▸ EXERCISE PROMPT
Would you return, word for word, the lines of the data below from the line with "Given dimensions 512*512, what's" through the line with "event: flare", and no others?

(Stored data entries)
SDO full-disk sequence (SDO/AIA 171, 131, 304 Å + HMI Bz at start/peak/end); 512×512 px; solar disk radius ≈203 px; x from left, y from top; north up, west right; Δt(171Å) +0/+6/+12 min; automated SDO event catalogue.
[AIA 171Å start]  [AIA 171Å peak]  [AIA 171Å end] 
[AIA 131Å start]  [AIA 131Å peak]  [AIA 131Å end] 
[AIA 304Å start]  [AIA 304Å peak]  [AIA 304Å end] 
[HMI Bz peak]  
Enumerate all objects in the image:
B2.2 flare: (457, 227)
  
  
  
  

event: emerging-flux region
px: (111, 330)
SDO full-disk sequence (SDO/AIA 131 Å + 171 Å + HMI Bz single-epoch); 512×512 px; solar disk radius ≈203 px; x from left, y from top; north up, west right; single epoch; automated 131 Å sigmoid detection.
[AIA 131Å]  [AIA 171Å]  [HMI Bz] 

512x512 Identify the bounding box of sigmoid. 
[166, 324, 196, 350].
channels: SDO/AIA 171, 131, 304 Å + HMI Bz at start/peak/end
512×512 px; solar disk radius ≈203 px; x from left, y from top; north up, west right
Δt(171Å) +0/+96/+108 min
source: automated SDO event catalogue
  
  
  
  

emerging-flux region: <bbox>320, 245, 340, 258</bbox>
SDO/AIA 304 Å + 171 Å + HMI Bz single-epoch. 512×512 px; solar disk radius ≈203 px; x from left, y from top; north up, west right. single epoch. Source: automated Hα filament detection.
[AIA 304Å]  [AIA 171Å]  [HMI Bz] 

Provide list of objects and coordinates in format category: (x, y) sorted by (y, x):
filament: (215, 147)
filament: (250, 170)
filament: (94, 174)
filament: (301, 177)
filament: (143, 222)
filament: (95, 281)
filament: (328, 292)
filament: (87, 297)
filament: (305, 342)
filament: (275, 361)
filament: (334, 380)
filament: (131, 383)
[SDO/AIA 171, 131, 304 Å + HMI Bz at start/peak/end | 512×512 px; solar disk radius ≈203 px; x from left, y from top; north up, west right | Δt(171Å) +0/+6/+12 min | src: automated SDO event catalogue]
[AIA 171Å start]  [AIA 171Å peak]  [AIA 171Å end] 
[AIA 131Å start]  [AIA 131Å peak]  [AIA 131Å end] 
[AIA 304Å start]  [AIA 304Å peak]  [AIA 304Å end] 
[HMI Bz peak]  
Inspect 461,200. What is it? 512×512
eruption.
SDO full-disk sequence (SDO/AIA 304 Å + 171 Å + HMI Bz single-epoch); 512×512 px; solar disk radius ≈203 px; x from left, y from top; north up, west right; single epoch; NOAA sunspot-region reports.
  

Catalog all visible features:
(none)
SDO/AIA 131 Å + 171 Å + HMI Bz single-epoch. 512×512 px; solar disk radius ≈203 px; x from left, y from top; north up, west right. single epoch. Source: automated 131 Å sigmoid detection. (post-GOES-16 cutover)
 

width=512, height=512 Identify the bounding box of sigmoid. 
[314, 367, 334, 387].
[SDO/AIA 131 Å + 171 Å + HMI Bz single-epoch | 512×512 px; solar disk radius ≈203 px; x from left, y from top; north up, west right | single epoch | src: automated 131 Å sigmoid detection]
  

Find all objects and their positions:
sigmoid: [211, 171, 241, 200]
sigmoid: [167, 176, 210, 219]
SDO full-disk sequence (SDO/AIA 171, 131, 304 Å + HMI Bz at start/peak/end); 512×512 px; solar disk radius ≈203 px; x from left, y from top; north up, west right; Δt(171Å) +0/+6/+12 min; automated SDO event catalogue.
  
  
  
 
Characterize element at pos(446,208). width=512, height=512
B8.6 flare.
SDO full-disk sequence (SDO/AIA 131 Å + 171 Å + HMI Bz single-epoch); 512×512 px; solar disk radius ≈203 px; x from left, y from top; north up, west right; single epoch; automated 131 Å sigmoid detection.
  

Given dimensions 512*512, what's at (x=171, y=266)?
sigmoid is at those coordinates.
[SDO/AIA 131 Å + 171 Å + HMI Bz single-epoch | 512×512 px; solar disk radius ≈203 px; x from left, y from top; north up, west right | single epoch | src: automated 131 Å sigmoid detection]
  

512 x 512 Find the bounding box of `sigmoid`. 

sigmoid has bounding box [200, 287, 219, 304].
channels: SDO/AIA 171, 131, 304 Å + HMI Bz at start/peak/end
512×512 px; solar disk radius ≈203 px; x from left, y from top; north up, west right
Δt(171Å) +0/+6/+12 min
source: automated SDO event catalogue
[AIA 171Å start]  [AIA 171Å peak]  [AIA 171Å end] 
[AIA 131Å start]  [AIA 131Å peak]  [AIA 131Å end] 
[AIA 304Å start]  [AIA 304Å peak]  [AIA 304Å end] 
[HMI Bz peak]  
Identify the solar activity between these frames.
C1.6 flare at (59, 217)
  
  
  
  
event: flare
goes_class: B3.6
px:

▸ YOUR RESPONSE
Given dimensions 512*512, what's at (x=171, y=266)?
sigmoid is at those coordinates.
[SDO/AIA 131 Å + 171 Å + HMI Bz single-epoch | 512×512 px; solar disk radius ≈203 px; x from left, y from top; north up, west right | single epoch | src: automated 131 Å sigmoid detection]
  

512 x 512 Find the bounding box of `sigmoid`. 

sigmoid has bounding box [200, 287, 219, 304].
channels: SDO/AIA 171, 131, 304 Å + HMI Bz at start/peak/end
512×512 px; solar disk radius ≈203 px; x from left, y from top; north up, west right
Δt(171Å) +0/+6/+12 min
source: automated SDO event catalogue
[AIA 171Å start]  [AIA 171Å peak]  [AIA 171Å end] 
[AIA 131Å start]  [AIA 131Å peak]  [AIA 131Å end] 
[AIA 304Å start]  [AIA 304Å peak]  [AIA 304Å end] 
[HMI Bz peak]  
Identify the solar activity between these frames.
C1.6 flare at (59, 217)
  
  
  
  
event: flare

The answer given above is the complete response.